Una caratteristica distintiva della maggior parte delle stampe ukiyo-e è una linea ben definita, audace e piatta. Le prime stampe erano monocromatiche e queste linee erano l'unico elemento stampato; anche con l'avvento del colore questa linea caratteristica continuò a dominare. Nella composizione ukiyo-e le forme sono disposte in spazi piatti con le figure tipicamente su un unico piano di profondità. L'attenzione viene attirata sulle relazioni verticali e orizzontali, così come sui dettagli come linee, forme e motivi come quelli sui vestiti. Le composizioni erano spesso asimmetriche e il punto di vista era spesso da angolazioni insolite, come dall'alto. Gli elementi delle immagini venivano spesso ritagliati, conferendo alla composizione un aspetto spontaneo. Nelle stampe a colori, i contorni della maggior parte delle aree di colore sono nettamente definiti, di solito dal disegno al tratto. L'estetica delle aree piatte di colore contrasta con i colori modulati che ci si attende di solito nelle tradizioni occidentali ma anche in altre importanti tradizioni contemporanee nell'arte giapponese patrocinata dalla classe superiore, come nelle sottili pennellate monocromatiche di inchiostro della pittura a pennello zenga o nei colori tonali della scuola di pittura Kanō.
I modelli colorati, ostentati e complessi, la preoccupazione per le mode mutevoli e le pose e le composizioni tese e dinamiche in ukiyo-e sono in netto contrasto con molti concetti dell'estetica tradizionale giapponese. Importante tra questi, il wabi-sabi favorisce la semplicità, l'asimmetria e l'imperfezione, con l'evidenza del passare del tempo; e lo shibui apprezza la sottigliezza, l'umiltà e la moderazione. L’ukiyo-e può essere meno in contrasto con concetti estetici come l'eleganza vivace e urbana di iki.

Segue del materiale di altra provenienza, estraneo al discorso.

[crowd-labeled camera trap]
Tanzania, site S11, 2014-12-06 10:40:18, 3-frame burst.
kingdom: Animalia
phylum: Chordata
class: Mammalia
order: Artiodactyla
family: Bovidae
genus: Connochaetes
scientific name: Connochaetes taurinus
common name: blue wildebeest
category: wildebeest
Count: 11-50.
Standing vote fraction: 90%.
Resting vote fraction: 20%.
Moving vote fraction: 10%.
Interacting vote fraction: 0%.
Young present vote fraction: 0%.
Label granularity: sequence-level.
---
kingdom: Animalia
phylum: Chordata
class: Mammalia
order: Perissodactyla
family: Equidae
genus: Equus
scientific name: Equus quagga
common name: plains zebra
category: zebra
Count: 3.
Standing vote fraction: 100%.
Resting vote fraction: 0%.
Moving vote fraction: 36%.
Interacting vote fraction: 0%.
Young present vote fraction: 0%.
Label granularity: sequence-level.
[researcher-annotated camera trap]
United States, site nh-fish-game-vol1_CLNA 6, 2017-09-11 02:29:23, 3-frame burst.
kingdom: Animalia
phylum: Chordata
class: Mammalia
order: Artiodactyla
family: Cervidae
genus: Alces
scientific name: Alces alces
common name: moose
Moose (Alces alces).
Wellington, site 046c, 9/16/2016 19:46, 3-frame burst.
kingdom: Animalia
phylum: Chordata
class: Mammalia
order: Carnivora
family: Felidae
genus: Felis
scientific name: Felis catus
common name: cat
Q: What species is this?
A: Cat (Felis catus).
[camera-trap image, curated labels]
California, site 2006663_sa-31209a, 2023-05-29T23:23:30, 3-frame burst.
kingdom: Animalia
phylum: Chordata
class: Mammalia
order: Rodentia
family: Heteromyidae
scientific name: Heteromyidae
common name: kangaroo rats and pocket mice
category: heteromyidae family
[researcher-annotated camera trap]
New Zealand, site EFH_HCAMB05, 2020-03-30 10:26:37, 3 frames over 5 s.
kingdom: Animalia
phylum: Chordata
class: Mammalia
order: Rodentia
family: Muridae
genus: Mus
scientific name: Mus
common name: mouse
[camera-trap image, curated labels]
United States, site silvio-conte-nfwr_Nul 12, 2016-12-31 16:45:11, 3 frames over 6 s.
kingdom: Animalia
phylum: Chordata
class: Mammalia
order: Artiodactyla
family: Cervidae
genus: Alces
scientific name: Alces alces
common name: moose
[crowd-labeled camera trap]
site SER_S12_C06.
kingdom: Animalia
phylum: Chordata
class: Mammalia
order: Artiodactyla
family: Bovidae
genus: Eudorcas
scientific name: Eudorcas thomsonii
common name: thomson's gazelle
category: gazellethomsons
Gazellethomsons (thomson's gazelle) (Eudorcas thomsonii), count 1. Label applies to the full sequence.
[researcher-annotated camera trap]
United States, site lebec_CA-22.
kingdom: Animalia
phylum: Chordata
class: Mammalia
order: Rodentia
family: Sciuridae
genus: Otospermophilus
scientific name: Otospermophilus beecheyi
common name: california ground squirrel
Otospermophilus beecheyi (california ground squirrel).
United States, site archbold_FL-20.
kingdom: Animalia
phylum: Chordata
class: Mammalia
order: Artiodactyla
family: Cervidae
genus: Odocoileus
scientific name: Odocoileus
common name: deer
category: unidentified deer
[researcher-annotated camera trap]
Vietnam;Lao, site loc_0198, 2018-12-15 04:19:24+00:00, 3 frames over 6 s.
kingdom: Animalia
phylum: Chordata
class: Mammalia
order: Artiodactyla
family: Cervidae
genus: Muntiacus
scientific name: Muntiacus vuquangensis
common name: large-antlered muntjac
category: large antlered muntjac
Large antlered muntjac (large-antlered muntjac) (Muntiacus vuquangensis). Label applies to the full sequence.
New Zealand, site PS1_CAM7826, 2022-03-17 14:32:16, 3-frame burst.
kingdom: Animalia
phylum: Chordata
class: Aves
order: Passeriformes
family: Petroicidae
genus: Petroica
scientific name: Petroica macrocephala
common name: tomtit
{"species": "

L’ukiyo-e mostra un approccio insolito alla prospettiva grafica, che può apparire sottosviluppato rispetto ai dipinti europei dello stesso periodo. La prospettiva geometrica in stile occidentale era nota in Giappone, praticata soprattutto dai pittori Akita ranga degli anni Settanta del Settecento, così come i metodi cinesi per creare un senso di profondità utilizzando un'omogeneità di linee parallele. Le tecniche a volte apparivano insieme nelle opere ukiyo-e, la prospettiva geometrica che fornisce un'illusione di profondità sullo sfondo e la prospettiva cinese più espressiva in primo piano. Le tecniche furono molto probabilmente apprese all'inizio attraverso dipinti cinesi in stile occidentale piuttosto che direttamente da opere occidentali. Molto tempo dopo aver acquisito familiarità con queste tecniche, gli artisti continuavano ad armonizzarle con i metodi tradizionali secondo le loro esigenze compositive ed espressive. Altri modi per indicare la profondità includevano il metodo di composizione tripartito cinese usato nelle immagini buddiste, in cui una forma grande è posta in primo piano, una più piccola a metà piano e una ancora più piccola sullo sfondo; questo può essere visto nella Grande Onda di Hokusai, con una grande barca in primo piano, una più piccola dietro e un piccolo Monte Fuji dietro di loro.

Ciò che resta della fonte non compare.